Effect of ABX464 on cytokine secretion and mRNA expression in BMDMs (a) Bone marrow isolated cells were cultured for 6 days in the presence of GM-CSF (50ng/ml) to differentiate into macrophages. Cells were kept in culture for additional 3 days in the presence of ABX464 (5 µM) or vehicle (DMSO) alone and for additional 6 hours stimulated with LPS (4 µg/ml). Cells were then kept in normal medium for additional 42 hours. Cell aliquots for RNA isolation and supernatants were taken at time 6, 12, 24 and 48 hours. (b) Culture supernatants of the indicated cell cultures were analyzed by CBA for the content of MCP-1, IL-6, TNFalpha and IL-10 as described in Materials and Methods. (c) A Venn diagram displaying the number of inducible or repressible (≥1.5 log2-fold) genes after 6 hours stimulation of LPS (LPS-stimulated BMDMs), non-stimulated BMDMs treated with ABX464 (NS-BMDMs ABX464) or LPS-stimulated BMDMs treated with ABX464 (LPS-BMDMs ABX464). (d) Identification of genes regulated by ABX464 in LPS-stimulated BMDMs.
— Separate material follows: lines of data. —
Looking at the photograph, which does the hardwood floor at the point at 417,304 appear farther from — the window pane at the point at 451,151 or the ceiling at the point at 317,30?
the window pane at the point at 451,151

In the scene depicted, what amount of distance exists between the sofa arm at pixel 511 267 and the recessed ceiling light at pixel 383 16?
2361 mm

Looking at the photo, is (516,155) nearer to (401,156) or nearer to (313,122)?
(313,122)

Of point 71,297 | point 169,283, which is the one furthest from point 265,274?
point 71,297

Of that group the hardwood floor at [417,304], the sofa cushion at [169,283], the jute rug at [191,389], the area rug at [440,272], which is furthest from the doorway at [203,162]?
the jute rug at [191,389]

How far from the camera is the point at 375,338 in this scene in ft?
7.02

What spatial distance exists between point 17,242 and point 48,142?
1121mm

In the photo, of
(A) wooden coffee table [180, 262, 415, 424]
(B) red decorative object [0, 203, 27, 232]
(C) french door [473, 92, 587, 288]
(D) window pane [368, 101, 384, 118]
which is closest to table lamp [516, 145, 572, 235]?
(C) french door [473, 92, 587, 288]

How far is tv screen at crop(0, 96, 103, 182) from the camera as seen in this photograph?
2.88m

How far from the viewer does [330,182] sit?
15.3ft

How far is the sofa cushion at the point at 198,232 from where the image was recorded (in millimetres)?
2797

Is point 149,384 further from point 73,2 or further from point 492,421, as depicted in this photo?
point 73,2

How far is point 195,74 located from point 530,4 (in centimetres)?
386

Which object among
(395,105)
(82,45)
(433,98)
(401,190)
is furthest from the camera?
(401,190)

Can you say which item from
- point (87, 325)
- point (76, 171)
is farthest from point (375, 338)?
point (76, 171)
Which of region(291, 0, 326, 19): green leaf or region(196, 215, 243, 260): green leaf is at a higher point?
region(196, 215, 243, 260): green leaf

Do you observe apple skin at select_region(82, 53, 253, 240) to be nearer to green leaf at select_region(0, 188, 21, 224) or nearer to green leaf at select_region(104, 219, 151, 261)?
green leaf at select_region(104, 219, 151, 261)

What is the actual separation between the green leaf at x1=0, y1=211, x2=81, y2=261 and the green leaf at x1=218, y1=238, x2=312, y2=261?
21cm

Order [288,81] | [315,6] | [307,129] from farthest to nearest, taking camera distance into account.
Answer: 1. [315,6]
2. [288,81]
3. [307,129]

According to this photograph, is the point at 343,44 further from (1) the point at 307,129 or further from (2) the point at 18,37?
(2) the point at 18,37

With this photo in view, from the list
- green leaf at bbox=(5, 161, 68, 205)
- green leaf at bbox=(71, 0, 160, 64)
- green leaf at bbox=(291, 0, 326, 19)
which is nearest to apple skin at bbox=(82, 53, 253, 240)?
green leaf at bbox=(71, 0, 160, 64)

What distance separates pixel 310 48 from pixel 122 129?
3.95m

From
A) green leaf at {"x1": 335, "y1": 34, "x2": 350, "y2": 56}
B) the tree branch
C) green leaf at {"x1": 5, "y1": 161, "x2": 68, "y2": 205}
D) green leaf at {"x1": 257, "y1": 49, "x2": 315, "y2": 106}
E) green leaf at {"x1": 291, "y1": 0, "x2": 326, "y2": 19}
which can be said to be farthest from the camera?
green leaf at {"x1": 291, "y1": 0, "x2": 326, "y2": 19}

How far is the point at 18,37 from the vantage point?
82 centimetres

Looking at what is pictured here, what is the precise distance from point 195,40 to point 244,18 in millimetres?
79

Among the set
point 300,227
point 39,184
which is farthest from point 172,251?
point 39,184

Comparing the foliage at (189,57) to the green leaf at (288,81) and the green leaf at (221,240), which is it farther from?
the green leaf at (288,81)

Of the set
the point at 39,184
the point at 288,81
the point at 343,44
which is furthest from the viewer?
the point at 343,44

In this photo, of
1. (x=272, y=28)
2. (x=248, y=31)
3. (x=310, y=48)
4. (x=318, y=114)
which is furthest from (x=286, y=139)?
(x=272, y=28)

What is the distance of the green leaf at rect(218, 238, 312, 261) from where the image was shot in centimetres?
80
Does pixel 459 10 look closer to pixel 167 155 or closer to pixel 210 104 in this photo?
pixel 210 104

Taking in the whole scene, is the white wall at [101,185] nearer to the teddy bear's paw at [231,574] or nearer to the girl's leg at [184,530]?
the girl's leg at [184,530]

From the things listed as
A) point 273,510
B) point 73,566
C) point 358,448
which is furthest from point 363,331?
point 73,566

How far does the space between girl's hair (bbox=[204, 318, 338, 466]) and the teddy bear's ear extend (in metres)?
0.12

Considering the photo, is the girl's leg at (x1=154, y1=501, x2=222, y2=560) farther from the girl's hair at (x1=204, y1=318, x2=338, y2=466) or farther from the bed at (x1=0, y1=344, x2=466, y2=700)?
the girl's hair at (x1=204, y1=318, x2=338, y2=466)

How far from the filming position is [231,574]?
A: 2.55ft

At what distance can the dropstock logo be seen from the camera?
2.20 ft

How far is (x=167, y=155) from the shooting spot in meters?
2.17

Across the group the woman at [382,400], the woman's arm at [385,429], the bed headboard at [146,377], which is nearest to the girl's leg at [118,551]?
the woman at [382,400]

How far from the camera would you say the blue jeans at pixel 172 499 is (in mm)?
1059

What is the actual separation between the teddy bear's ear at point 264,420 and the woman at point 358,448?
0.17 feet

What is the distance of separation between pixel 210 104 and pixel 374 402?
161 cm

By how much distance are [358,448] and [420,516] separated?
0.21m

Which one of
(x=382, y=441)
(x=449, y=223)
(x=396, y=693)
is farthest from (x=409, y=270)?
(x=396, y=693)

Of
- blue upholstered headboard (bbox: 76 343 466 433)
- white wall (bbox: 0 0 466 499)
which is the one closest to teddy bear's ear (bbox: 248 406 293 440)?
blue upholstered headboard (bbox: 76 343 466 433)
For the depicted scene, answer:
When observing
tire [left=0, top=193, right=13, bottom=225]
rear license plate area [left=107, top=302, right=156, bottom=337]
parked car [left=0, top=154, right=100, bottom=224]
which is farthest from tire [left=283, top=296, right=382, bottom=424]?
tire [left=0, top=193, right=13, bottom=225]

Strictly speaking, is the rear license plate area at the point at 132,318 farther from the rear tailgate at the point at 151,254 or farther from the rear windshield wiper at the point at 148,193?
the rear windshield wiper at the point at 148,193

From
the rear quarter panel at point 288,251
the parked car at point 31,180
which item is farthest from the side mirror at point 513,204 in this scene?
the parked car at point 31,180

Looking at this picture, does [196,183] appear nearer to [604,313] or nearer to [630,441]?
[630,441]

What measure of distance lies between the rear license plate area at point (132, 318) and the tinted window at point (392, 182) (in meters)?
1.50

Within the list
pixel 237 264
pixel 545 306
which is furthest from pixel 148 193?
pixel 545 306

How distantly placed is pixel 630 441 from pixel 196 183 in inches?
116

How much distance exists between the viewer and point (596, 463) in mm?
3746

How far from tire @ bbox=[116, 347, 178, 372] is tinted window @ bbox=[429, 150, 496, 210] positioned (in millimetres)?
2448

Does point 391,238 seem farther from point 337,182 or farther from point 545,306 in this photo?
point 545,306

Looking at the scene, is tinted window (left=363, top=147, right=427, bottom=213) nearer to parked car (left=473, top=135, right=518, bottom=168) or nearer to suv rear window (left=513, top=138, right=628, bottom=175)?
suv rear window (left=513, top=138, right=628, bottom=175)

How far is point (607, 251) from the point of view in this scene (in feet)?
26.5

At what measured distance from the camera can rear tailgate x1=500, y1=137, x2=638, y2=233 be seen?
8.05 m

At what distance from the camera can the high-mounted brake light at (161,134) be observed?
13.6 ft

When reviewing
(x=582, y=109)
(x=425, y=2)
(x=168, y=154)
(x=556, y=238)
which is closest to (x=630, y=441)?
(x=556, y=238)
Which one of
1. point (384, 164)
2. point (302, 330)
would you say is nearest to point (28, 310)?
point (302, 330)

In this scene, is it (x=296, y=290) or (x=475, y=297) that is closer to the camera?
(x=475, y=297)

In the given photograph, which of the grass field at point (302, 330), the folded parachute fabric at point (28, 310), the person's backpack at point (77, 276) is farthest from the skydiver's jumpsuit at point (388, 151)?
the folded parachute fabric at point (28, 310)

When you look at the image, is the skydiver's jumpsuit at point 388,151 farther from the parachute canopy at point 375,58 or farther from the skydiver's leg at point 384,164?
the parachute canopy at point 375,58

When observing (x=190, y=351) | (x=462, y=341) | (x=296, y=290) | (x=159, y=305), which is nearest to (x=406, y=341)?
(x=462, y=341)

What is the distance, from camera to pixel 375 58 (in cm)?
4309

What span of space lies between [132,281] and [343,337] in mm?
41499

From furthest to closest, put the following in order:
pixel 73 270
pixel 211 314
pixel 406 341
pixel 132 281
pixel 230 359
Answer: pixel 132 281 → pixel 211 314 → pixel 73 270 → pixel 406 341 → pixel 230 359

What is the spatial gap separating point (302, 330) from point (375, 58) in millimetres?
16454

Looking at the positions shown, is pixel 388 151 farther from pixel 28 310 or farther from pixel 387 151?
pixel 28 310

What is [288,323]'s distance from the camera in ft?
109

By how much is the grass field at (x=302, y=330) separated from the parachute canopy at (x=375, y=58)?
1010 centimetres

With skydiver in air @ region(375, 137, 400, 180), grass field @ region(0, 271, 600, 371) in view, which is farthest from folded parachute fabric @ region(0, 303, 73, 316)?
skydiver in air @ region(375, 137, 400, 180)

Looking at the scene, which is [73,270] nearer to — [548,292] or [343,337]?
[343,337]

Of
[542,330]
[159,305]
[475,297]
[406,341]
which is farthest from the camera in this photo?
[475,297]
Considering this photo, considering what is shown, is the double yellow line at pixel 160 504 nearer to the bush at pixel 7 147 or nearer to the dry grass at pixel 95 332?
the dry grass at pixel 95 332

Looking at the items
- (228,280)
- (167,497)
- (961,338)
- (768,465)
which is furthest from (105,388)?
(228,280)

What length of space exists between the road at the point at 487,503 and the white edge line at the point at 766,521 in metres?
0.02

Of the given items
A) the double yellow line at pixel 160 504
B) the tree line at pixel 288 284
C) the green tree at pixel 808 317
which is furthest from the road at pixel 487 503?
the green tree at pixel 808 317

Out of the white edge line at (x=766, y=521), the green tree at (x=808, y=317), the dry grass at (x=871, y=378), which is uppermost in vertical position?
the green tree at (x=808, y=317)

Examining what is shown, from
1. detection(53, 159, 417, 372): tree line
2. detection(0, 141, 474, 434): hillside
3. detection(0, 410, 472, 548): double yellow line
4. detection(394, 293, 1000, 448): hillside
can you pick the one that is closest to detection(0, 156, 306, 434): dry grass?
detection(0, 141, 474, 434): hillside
RNA samples of three group of cells taken at time point 12 h were analyzed by RNAseq and each group represents the relative expression between ABX464 and control (DMSO) treated samples. Only those genes are represented that were differentially expressed in each group. (e) Validation of elevated transcript levels of IL-22 in ABX464-treated LPS-stimulated BMDMs by qPCR.

Figure 6

The colitis dampening effect of ABX464 is partially mediated by IL-22 (a) Elevated protein levels of IL-22 are detectable on paraffin sections of colons taken from ABX464 treated mice. Colons were isolated at day 11 from mice exposed to DSS-exposure according to the protocol shown in Fig. 1a. (b) Confocal images of paraffin-sections from a colon of an ABX464-treated mouse as described in Fig. 6a. Section was stained for galactin-3 to identify macrophages (red) and IL-22 (green). Nuclei were stained with Hoechst (blue). The selected images shown are representative. Scale bars represent 100 µm the panel show 4x blow-ups. The cells shown in the blow up are located in the lamina propria between perturbed crypts. (c) C57BL/6 mice (n = 7 each cohort) were subjected to the DSS colitis protocol shown. received orally once a day ABX464 in methylcellulose or methylcellulose (MC) only through gavage. ABX464 and MC-treated were divided into two groups receiving daily 100 µg of either antagonistic anti-IL-22 antibody or isotype control. (d) Weight development in ABX464 and methycellulose (MC) only treated mice during DSS-induced colitis in the presence of either control or anti-IL-22 antibody.